• Brano da leggere
"""

La giornata mondiale dell’istruzione

– tra emozione e digitalizzazione –

Il 3 dicembre 2018, l’Assemblea Generale delle Nazioni Unite ha adottato con consenso una risoluzione che proclama il 24 gennaio Giornata internazionale dell’Educazione, celebrando così il ruolo essenziale dell’educazione nello sviluppo della società. L’istruzione, ricorda il Segretario Generale delle Nazioni Unite, è un diritto fondamentale, base della società e del potenziale di ogni persona che, senza un adeguato investimento, verrà perso.

L’istruzione, nel bene e nel male, ha subito un’evoluzione vertiginosa negli ultimi anni. La spinta della pandemia del 2019 ha senza dubbio accelerato l’utilizzo dei dispositivi, strumenti tecnologici come computer e tablet, per assistere alle lezioni da remoto, schede e diari virtuali che si scaricano su Smartphone, limitando così i contatti umani per favorire quelli virtuali. Ci chiediamo, ora, quanto la rapida digitalizzazione dell’istruzione possa influire sul futuro degli studenti. Ricordiamo che è passato a malapena un secolo da quando, nella realtà rurale del nord Italia, i bambini di età diverse frequentavano classi uniche, a volte senza nemmeno poter usufruire di aule con adeguato materiale scolastico, ma rifugiandosi in stalle e altri locali raffazzonati alla bell’e meglio, con orari incerti che venivano sospesi nel caso le famiglie avessero chiamato i bambini per lavorare nei campi. Da allora, l’istruzione ha compiuto innumerevoli passi avanti, introducendo argomenti quali l’accessibilità agli studi e l’inclusività che abbraccia tutte le realtà umane. Tutto ciò pur mantenendo, come ha sempre ribadito Maria Montessori, l’identità psichica e intellettiva unica e irripetibile di ogni bambino che per questo, nel rispetto del proprio sviluppo, deve essere accompagnato nella crescita in modo da potersi esprimere liberamente.

Quali frutti darà l’applicazione del digitale nell’istruzione dei nostri figli?

"""

• Dati forniti
"""

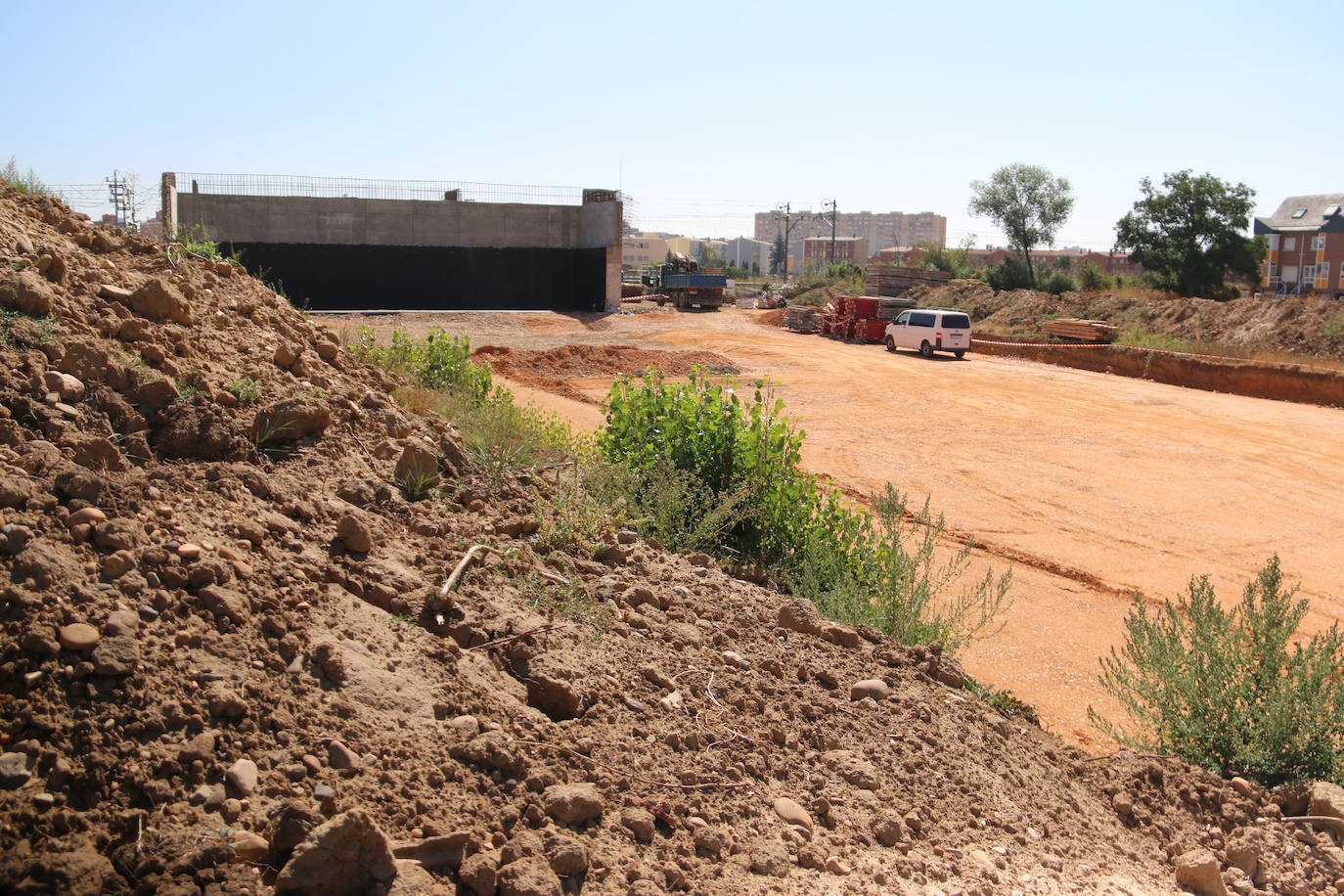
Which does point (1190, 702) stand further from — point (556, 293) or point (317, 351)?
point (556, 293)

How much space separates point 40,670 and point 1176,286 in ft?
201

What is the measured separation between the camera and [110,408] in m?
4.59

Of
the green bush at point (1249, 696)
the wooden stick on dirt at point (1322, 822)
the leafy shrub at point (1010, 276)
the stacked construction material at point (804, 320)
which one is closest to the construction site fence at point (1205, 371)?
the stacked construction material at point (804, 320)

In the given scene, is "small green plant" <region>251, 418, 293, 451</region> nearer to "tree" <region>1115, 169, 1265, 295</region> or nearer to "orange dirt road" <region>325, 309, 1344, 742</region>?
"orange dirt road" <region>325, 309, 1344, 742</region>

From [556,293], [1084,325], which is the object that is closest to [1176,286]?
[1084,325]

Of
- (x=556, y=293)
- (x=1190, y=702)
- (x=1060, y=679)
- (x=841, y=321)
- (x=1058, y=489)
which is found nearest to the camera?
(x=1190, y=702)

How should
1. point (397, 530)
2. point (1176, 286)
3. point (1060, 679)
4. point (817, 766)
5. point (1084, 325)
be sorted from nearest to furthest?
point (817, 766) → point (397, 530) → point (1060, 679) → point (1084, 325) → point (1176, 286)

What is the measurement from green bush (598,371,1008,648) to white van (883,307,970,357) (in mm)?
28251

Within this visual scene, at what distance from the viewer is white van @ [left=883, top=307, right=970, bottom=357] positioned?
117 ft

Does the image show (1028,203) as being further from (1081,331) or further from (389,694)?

"""
"""

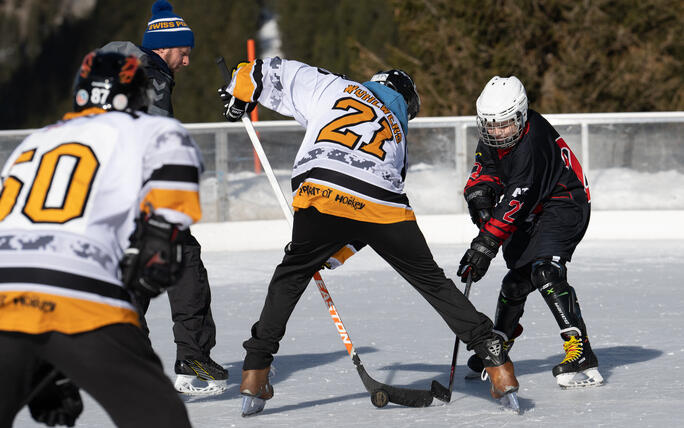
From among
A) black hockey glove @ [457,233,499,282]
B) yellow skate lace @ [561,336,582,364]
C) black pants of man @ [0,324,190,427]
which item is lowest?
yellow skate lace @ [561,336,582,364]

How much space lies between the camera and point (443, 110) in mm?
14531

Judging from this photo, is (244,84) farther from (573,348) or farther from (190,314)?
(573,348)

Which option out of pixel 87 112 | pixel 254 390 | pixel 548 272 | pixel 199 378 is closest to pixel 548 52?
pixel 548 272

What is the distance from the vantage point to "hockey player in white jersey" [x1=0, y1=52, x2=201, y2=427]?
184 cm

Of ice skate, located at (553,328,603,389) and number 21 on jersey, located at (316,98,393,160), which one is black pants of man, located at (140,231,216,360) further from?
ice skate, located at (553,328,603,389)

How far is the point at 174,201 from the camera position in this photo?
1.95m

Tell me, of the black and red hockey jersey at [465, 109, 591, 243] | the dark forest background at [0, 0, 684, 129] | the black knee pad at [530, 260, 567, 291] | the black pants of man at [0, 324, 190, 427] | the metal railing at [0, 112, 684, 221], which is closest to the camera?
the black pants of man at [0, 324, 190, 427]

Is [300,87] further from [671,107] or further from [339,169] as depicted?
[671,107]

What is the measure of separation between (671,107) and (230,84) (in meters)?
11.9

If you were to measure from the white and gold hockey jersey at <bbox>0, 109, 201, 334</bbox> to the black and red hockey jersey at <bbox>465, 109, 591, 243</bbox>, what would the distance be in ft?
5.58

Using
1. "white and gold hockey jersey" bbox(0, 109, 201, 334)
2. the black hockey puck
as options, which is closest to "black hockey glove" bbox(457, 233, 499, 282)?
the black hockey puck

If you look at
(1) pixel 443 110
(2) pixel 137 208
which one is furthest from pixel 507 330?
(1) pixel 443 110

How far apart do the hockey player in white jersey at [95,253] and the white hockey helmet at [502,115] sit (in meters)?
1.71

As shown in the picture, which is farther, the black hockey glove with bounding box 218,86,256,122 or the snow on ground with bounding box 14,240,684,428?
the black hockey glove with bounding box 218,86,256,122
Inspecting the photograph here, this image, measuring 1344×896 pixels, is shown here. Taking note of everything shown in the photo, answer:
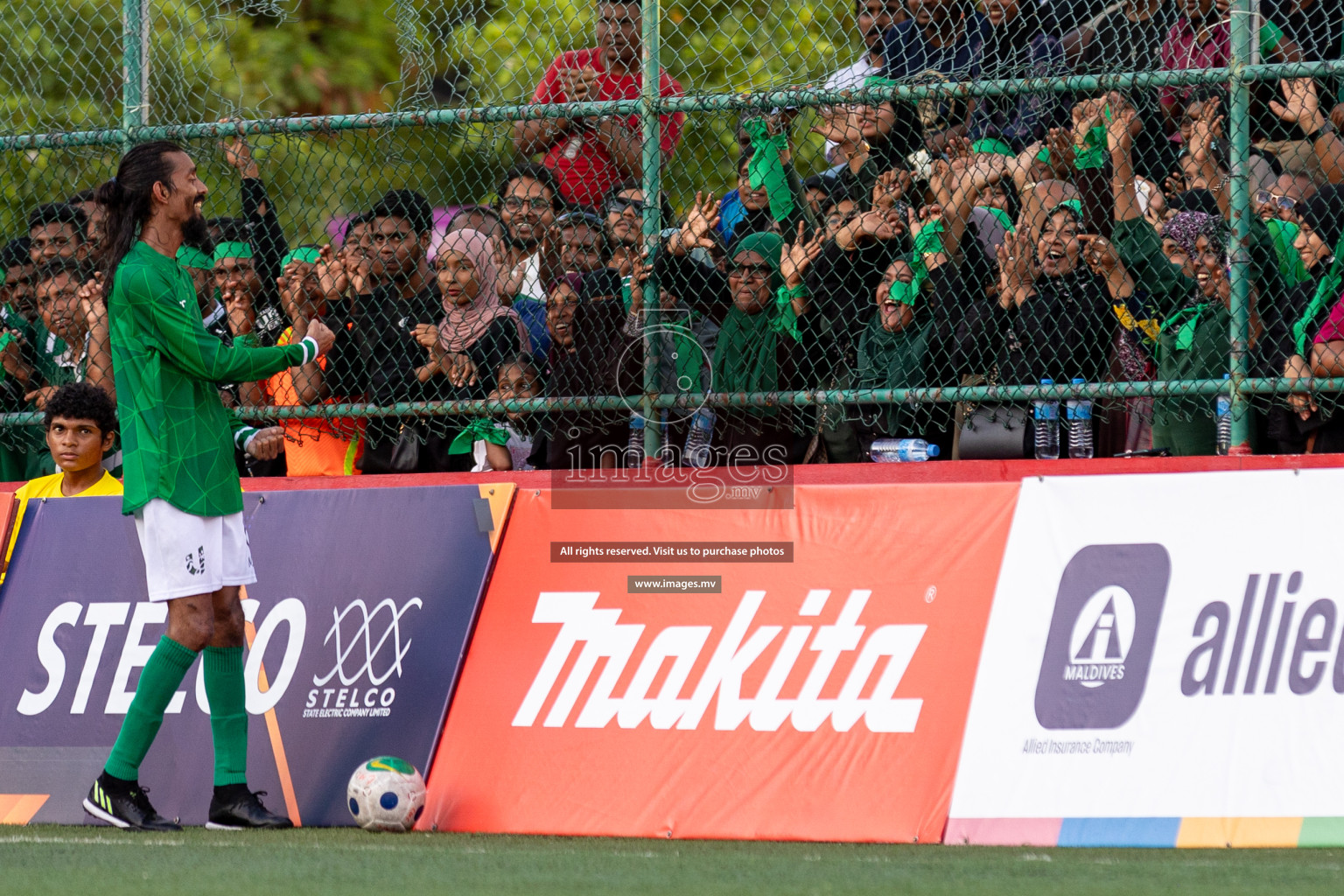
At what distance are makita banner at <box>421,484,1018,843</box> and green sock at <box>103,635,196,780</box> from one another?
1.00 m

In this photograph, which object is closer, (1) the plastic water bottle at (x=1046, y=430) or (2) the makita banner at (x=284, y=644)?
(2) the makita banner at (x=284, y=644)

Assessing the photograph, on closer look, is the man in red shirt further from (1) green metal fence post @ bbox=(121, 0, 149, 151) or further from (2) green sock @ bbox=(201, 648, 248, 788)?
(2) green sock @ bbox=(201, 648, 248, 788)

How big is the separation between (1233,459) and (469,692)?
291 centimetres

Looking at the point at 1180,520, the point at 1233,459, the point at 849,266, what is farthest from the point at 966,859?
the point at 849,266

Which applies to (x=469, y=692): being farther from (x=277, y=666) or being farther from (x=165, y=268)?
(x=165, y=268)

"""

• Domande di studio
[a] Ricopia fedelmente il passo del brano sulla giornata dell'istruzione da "La giornata mondiale" fino a "investimento, verrà perso." compreso.
[b] Secondo il brano sulla giornata dell'istruzione, per quale motivo ogni bambino deve essere accompagnato nella crescita nel rispetto del proprio sviluppo? Spiegalo in non più di tre frasi.
[c] Prosegui il brano sulla giornata dell'istruzione a partire dall'ultima frase riportata.

• Risposte scritte
[a]
La giornata mondiale dell’istruzione

– tra emozione e digitalizzazione –

Il 3 dicembre 2018, l’Assemblea Generale delle Nazioni Unite ha adottato con consenso una risoluzione che proclama il 24 gennaio Giornata internazionale dell’Educazione, celebrando così il ruolo essenziale dell’educazione nello sviluppo della società. L’istruzione, ricorda il Segretario Generale delle Nazioni Unite, è un diritto fondamentale, base della società e del potenziale di ogni persona che, senza un adeguato investimento, verrà perso.

[b] Ogni bambino possiede un'identità psichica e intellettiva unica e irripetibile, come ha sempre ribadito Maria Montessori. Per questo va accompagnato nella crescita nel rispetto del proprio sviluppo, così da potersi esprimere liberamente.

[c]
Sicuramente ha portato lati molto positivi. Senza di essa, infatti, durante la pandemia le scuole chiuse non avrebbero permesso a studenti di ogni età di portare avanti gli studi, rallentando in questo modo ogni accesso al lavoro e intralciando il normale flusso dell’economia. Per questo, ben venga digitale! Seguire le lezioni da casa, per quanto dispersivo e a tratti esasperante (connessioni incerte, microfoni cacofonici e alzate di mano invisibili) ci ha permesso di continuare la zoppicante corsa all’educazione, senza perdere anni preziosi.

Un’unica inquietante domanda attende, però, il responso del futuro: quanto è stata influente la mancanza di contatto umano? A questo quesito potranno rispondere i nostri figli tra una ventina d’anni quando, nel mondo del lavoro e nel pieno delle relazioni emotive, ricorderanno e rielaboreranno quanto vissuto. Avranno sentito la mancanza dell’occhiataccia della maestra? Della merenda condivisa in quei dieci minuti di intervallo prima della verifica?

Non potendo rispondere ora, ci atteniamo alla speranza che ciò che la digitalizzazione ha tolto a livello emozionale si possa compensare con attività collaterali. I piatti della bilancia attendono il responso delle generazioni future.